<<<<

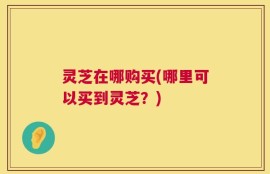 灵芝在哪购买(哪里可以买到灵芝？)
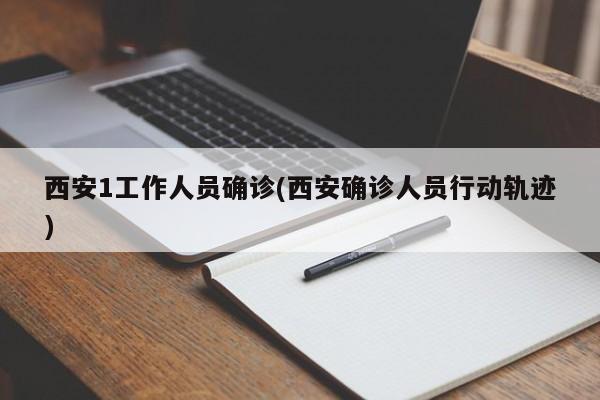 西安1工作人员确诊(西安确诊人员行动轨迹)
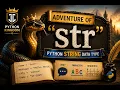Adventure of str Understanding Python s String Data Type python kingdom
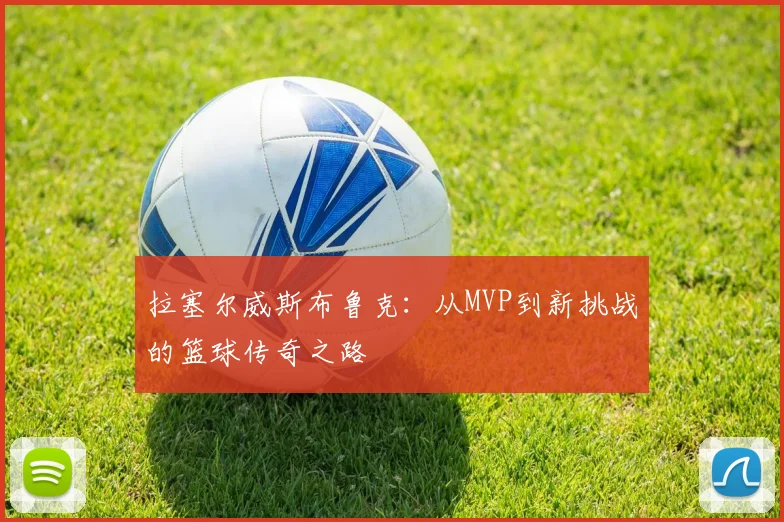 拉塞尔威斯布鲁克：从MVP到新挑战的篮球传奇之路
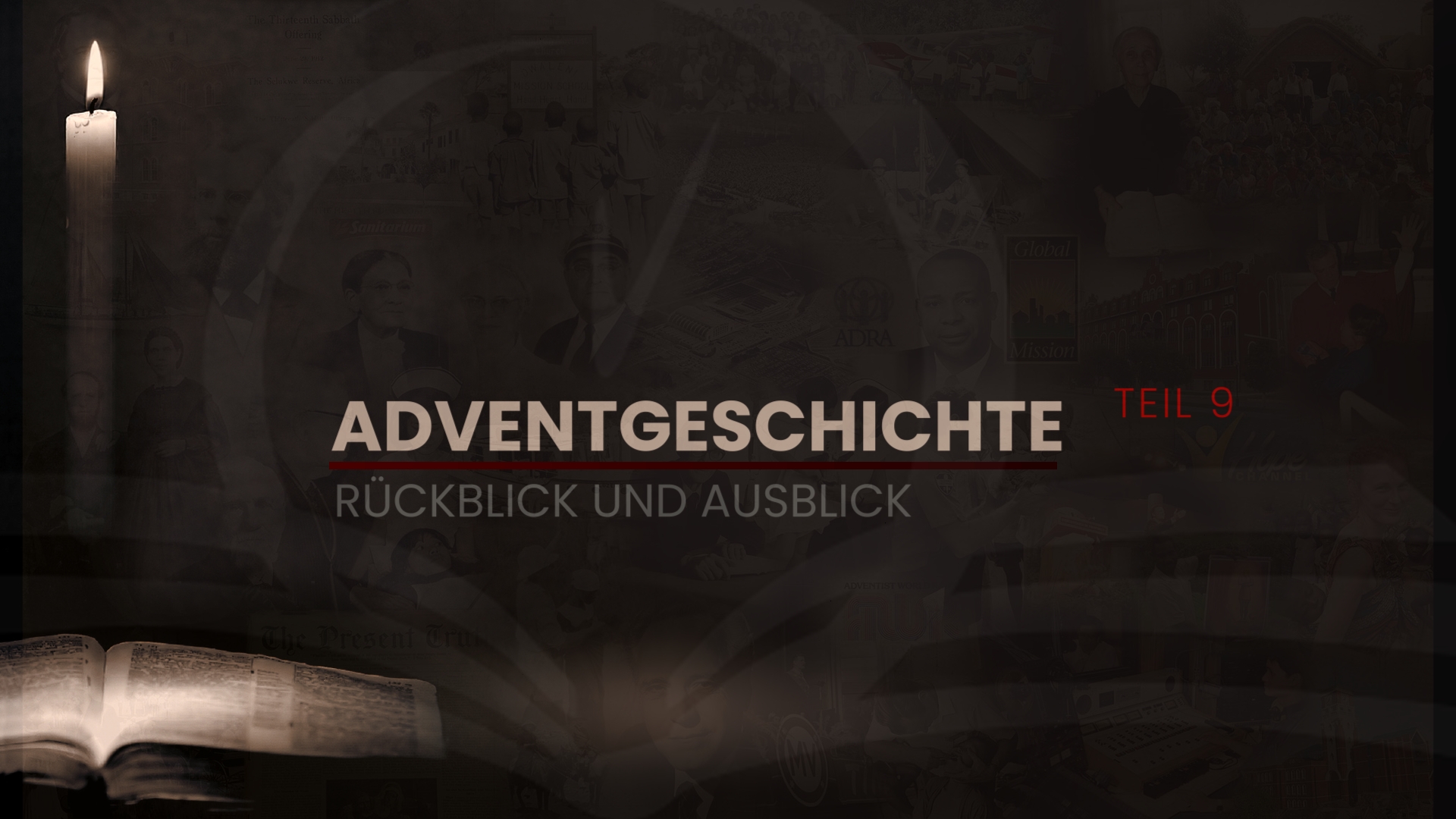 Adventgeschichte 9 – Rückblick und Ausblick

>>>>

The data must be repeated exactly. Any pictures in it are to be left out.

 灵芝在哪购买(哪里可以买到灵芝？)
 西安1工作人员确诊(西安确诊人员行动轨迹)
Adventure of str Understanding Python s String Data Type python kingdom
 拉塞尔威斯布鲁克：从MVP到新挑战的篮球传奇之路
 Adventgeschichte 9 – Rückblick und Ausblick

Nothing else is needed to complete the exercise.